O that you would kiss me with the kisses of your mouth!
For your love is better than wine.

O that [my beloved’s] left hand were under my head,
and that his right hand embraced me!

My beloved speaks and says to me:
“Arise, my love, my fair one, and come away.”

Behold, you are beautiful, my love,
behold, you are beautiful!

Your lips distil nectar, my bride;
honey and milk are under your tongue

Your two breasts are like two fawns, twins of a gazelle.
Your neck is like an ivory tower.

O loved one, delectable maiden!
You are stately as a palm tree,
and your breasts are like its clusters.
I say I will climb the palm tree
and lay hold of its branches.

Oh, may your breasts be like clusters of the vine,
and the scent of your breath like apples,

and your kisses like the best wine
that goes down smoothly, gliding over lips and teeth.
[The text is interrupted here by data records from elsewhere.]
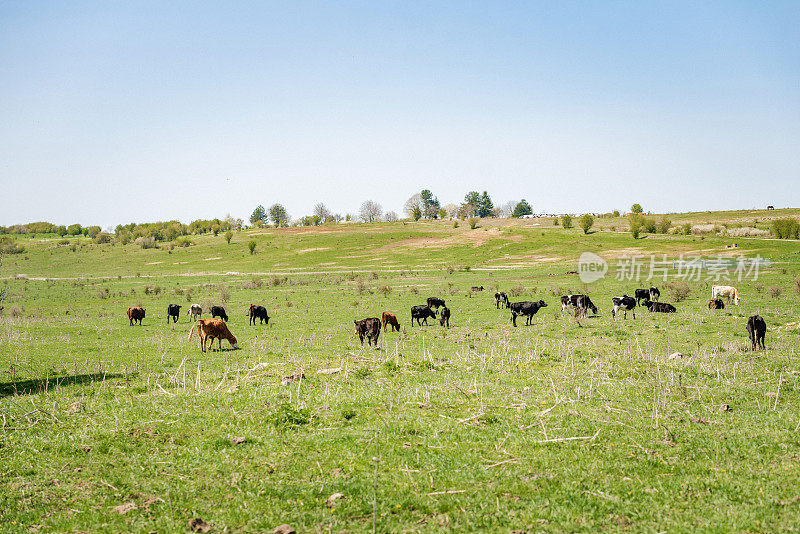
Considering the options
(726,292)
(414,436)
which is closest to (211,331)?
(414,436)

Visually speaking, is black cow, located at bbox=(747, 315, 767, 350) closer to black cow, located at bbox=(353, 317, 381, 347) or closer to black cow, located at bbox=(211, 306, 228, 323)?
black cow, located at bbox=(353, 317, 381, 347)

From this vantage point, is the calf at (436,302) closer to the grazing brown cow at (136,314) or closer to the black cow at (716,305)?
the black cow at (716,305)

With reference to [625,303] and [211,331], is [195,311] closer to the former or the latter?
[211,331]

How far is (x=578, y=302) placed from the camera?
1298 inches

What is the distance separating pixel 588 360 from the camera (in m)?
17.4

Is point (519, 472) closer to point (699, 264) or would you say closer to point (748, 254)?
point (699, 264)

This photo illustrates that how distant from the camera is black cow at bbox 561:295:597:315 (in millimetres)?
33469

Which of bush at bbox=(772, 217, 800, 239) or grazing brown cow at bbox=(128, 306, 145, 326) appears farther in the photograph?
bush at bbox=(772, 217, 800, 239)

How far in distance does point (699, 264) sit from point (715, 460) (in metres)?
66.3

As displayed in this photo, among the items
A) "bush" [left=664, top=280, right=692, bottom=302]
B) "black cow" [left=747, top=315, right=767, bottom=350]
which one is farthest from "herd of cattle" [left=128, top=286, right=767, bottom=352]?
"black cow" [left=747, top=315, right=767, bottom=350]

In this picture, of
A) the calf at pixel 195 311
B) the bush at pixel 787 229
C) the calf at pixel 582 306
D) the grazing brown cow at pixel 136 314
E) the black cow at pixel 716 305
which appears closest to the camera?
the black cow at pixel 716 305

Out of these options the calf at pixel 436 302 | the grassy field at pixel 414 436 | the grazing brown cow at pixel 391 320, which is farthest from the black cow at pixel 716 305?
the grazing brown cow at pixel 391 320

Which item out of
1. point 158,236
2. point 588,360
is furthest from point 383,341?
point 158,236

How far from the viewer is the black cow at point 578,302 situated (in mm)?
33469
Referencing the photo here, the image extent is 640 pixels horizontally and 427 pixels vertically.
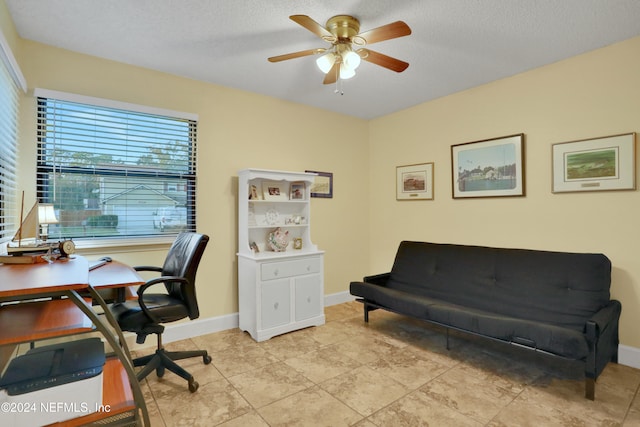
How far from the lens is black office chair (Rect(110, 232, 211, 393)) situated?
2.12m

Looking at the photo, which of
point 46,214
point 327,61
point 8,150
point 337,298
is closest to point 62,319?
point 46,214

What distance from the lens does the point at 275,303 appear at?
314cm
As you may have guessed, these lyrics are from a particularly famous song—the Song of Solomon (see Song of Songs 1:2, 2:6, 10, 4:1, 11, 7:3-4, 6-9).
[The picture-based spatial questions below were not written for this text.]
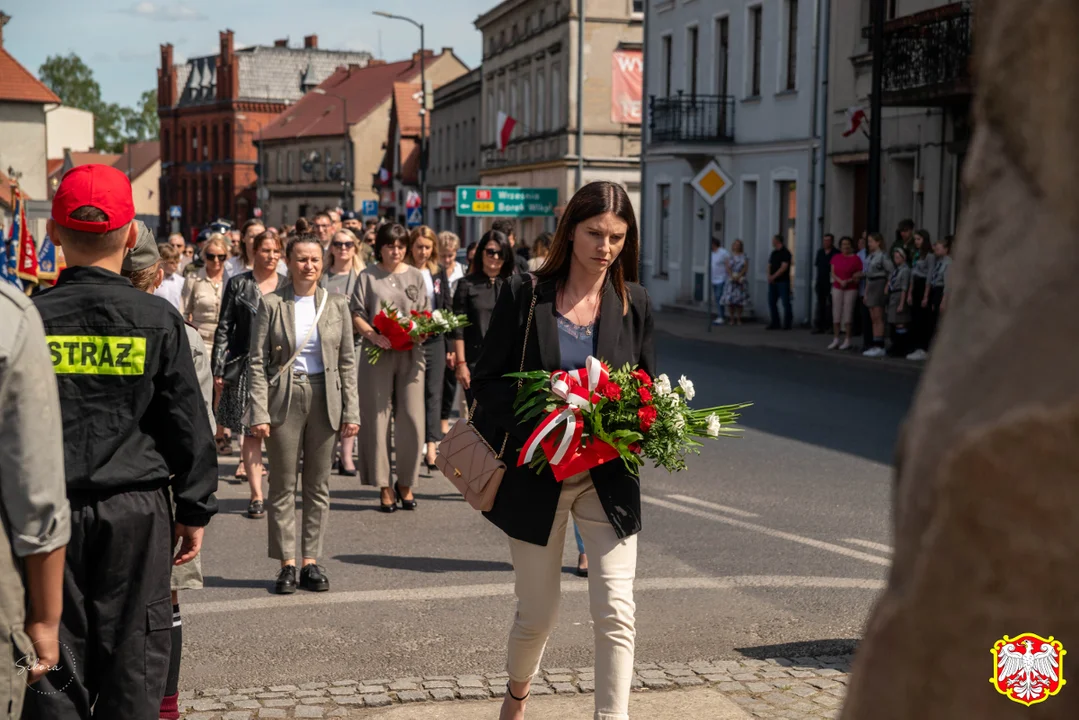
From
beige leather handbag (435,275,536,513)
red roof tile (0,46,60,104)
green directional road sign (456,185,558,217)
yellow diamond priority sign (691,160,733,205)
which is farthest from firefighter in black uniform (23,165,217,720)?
red roof tile (0,46,60,104)

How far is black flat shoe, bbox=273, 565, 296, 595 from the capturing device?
26.2 feet

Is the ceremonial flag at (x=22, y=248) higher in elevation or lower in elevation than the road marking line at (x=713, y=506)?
higher

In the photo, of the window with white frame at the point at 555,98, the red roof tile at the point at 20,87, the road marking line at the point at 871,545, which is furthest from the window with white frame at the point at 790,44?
the red roof tile at the point at 20,87

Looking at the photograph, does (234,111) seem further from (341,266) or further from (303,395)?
(303,395)

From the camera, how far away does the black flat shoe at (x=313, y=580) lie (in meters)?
8.01

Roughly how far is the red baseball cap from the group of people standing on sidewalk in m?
17.5

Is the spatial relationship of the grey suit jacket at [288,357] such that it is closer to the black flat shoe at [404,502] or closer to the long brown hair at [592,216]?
the black flat shoe at [404,502]

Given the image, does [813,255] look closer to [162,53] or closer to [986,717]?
[986,717]

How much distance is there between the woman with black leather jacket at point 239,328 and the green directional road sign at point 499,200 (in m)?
34.1

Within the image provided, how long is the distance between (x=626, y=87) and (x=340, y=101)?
2647 inches

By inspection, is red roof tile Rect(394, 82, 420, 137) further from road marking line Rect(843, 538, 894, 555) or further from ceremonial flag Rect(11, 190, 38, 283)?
road marking line Rect(843, 538, 894, 555)

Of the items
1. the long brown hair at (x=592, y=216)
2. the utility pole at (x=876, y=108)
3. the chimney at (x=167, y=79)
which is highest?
the chimney at (x=167, y=79)

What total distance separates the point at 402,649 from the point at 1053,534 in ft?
18.0

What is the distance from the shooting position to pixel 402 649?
6.73 m
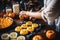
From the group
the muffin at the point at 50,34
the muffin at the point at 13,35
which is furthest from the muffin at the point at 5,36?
the muffin at the point at 50,34

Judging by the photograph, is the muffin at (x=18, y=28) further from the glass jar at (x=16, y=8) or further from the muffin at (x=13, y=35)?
the glass jar at (x=16, y=8)

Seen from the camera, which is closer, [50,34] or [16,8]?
[50,34]

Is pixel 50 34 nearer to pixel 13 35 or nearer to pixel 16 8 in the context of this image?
pixel 13 35

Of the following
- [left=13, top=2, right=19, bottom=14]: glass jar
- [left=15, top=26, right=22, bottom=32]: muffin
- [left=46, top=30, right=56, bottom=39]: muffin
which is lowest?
[left=46, top=30, right=56, bottom=39]: muffin

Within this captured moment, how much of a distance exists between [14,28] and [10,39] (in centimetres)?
16

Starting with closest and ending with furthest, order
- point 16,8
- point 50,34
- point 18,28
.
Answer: point 50,34
point 18,28
point 16,8

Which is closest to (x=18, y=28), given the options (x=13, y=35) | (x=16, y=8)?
(x=13, y=35)

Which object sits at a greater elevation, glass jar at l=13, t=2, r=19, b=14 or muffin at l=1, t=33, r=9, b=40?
glass jar at l=13, t=2, r=19, b=14

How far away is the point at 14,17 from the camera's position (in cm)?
181

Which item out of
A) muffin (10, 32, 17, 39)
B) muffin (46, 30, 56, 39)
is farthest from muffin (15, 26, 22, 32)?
muffin (46, 30, 56, 39)

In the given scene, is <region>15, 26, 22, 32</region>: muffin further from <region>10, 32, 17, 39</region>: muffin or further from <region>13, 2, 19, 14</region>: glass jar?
<region>13, 2, 19, 14</region>: glass jar

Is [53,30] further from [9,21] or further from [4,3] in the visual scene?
[4,3]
On the human level, the Song of Solomon is about the love of a man and a woman. It also has allegorical applications (e.g., to Christ and the Church), but on the literal level, it is a love song. We even have records of Jewish people in prior centuries who would sing it aloud.

This reveals to us, in a striking way, that God does not have a problem with love songs. It also reveals that he is not a prude. In this divinely inspired love song, we are asked to contemplate:

  • romantic kisses (“O that you would kiss me with the kisses of your mouth!”)
  • romantic embraces (“O that [my beloved’s] left hand were under my head,
    and that his right hand embraced me”)
  • romantic getaways (“Arise, my love, my fair one, and come away”)
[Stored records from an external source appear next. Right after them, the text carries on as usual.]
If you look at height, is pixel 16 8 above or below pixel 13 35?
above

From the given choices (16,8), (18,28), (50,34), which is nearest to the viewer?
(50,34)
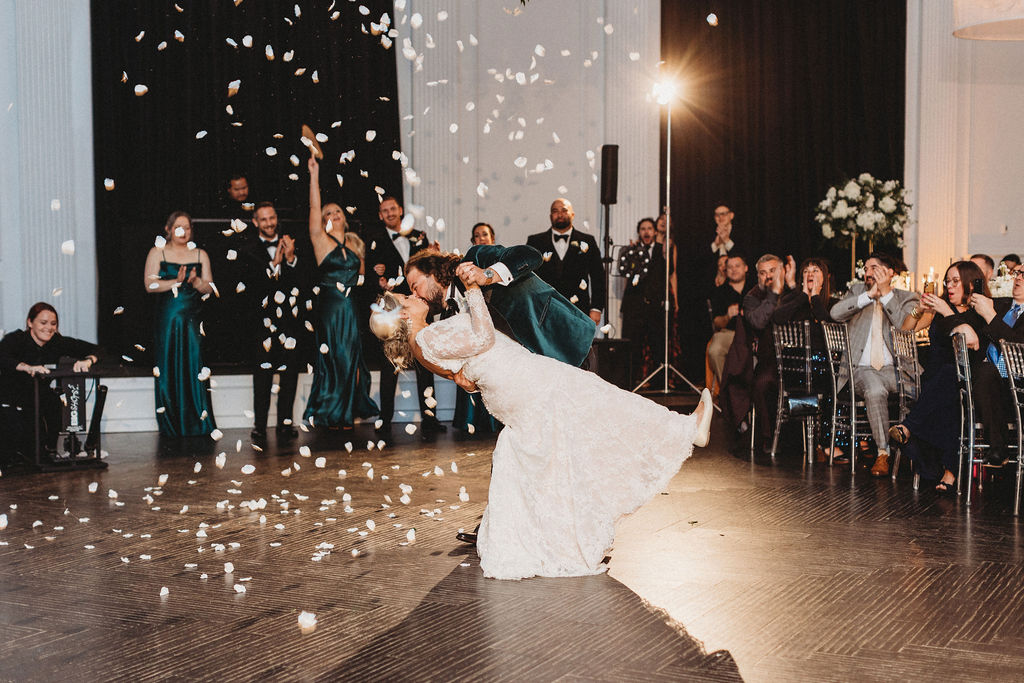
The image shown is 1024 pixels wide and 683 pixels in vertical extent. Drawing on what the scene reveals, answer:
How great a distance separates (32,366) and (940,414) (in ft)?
18.5

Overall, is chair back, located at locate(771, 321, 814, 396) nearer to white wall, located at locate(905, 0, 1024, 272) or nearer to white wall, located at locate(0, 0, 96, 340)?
white wall, located at locate(905, 0, 1024, 272)

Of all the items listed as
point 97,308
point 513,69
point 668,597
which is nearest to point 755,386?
point 668,597

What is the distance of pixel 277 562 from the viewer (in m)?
4.65

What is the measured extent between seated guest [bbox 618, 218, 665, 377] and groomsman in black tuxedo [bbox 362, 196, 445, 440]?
7.80 feet

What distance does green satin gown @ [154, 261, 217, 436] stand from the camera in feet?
27.6

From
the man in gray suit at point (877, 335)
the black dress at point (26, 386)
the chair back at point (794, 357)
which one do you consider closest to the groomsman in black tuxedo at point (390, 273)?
the black dress at point (26, 386)

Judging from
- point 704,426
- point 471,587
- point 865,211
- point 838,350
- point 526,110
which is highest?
point 526,110

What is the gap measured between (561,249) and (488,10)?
303 cm

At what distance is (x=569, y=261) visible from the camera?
898 centimetres

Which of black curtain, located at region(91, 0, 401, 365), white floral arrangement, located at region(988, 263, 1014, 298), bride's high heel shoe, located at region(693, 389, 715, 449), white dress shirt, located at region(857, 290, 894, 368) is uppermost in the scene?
black curtain, located at region(91, 0, 401, 365)

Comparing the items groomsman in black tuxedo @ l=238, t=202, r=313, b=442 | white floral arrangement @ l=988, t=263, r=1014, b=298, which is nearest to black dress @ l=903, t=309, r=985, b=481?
white floral arrangement @ l=988, t=263, r=1014, b=298

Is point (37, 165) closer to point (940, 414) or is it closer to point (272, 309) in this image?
point (272, 309)

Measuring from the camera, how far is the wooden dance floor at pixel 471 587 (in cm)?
338

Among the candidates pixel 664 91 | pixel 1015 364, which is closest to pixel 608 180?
pixel 664 91
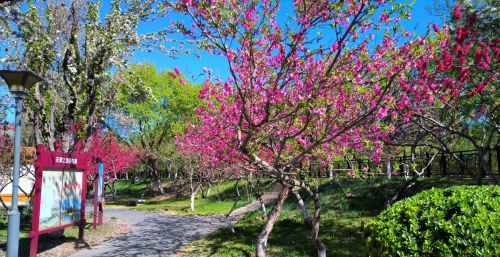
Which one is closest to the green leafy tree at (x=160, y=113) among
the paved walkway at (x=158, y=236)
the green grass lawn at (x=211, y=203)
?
the green grass lawn at (x=211, y=203)

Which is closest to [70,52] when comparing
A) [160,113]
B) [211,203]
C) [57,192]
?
[57,192]

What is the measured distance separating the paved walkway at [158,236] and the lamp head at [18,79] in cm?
416

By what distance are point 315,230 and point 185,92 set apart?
2626 cm

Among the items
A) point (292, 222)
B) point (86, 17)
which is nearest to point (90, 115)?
point (86, 17)

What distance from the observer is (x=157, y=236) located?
12.9 meters

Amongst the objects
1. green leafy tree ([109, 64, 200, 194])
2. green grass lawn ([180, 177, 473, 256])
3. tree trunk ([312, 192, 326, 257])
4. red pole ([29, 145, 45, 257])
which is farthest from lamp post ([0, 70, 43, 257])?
green leafy tree ([109, 64, 200, 194])

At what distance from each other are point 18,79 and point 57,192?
358 centimetres

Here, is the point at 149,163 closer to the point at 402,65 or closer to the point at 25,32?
the point at 25,32

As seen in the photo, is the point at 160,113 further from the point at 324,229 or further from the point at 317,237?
the point at 317,237

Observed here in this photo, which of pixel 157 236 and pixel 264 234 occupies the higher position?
pixel 264 234

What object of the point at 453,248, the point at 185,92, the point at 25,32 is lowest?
the point at 453,248

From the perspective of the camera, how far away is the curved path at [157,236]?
1028cm

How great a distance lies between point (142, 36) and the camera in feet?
41.4

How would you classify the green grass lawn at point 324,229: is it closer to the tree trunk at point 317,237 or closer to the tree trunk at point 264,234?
the tree trunk at point 317,237
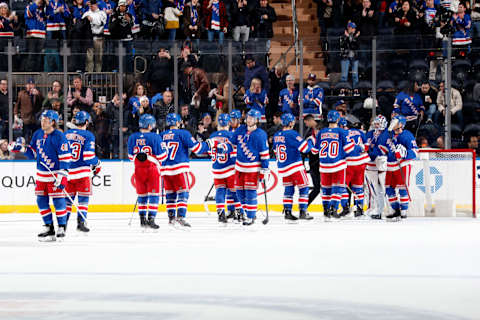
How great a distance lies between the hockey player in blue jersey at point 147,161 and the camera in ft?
35.7

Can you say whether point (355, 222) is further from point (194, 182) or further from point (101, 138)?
point (101, 138)

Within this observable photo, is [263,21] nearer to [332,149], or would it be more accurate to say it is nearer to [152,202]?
[332,149]

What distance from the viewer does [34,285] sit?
6359 millimetres

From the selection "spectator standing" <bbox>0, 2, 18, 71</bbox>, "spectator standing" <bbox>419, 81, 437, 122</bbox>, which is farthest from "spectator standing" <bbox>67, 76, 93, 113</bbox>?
"spectator standing" <bbox>419, 81, 437, 122</bbox>

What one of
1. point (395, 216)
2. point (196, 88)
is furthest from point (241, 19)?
point (395, 216)

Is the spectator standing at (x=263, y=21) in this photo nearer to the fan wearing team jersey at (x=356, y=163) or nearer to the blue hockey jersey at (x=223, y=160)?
the fan wearing team jersey at (x=356, y=163)

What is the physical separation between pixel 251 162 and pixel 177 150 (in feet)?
3.07

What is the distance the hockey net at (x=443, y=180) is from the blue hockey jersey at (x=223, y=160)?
325cm

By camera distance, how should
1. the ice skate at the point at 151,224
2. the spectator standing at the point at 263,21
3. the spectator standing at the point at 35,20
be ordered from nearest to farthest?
the ice skate at the point at 151,224, the spectator standing at the point at 35,20, the spectator standing at the point at 263,21

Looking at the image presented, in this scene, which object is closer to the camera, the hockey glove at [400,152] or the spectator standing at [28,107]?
the hockey glove at [400,152]

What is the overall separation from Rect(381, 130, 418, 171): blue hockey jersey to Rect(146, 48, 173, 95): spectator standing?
12.9 ft

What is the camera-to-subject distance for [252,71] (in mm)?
14938

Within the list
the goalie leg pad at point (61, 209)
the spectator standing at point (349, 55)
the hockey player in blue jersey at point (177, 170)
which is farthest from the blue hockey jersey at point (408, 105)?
the goalie leg pad at point (61, 209)

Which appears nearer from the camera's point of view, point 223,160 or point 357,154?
point 223,160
We’re also asked to contemplate things like:

  • how beautiful the beloved’s breasts are (repeatedly! “Your two breasts are like two fawns,” “You are stately as a palm tree, and your breasts are like its clusters; I say I will climb the palm tree and lay hold of its branches,” “may your breasts be like clusters of the vine”)
  • how beautiful her neck is (“Your neck is like an ivory tower”)
  • how sweet her breath is (“the scent of your breath like apples”)
  • what it’s like to kiss her (“your kisses like the best wine
    that goes down smoothly, gliding over lips and teeth”)

All of this is in the context of married love, but a lot of people today would reject modern songs that invited us to think about the images and sensations described here, even in a marital context.

When a love song this vivid is found right in the pages of the Bible, we should be careful in how we evaluate other compositions.

As always, St. Paul’s principle prevails: “Test everything; hold fast what is good” (1 Thessalonians 5:21).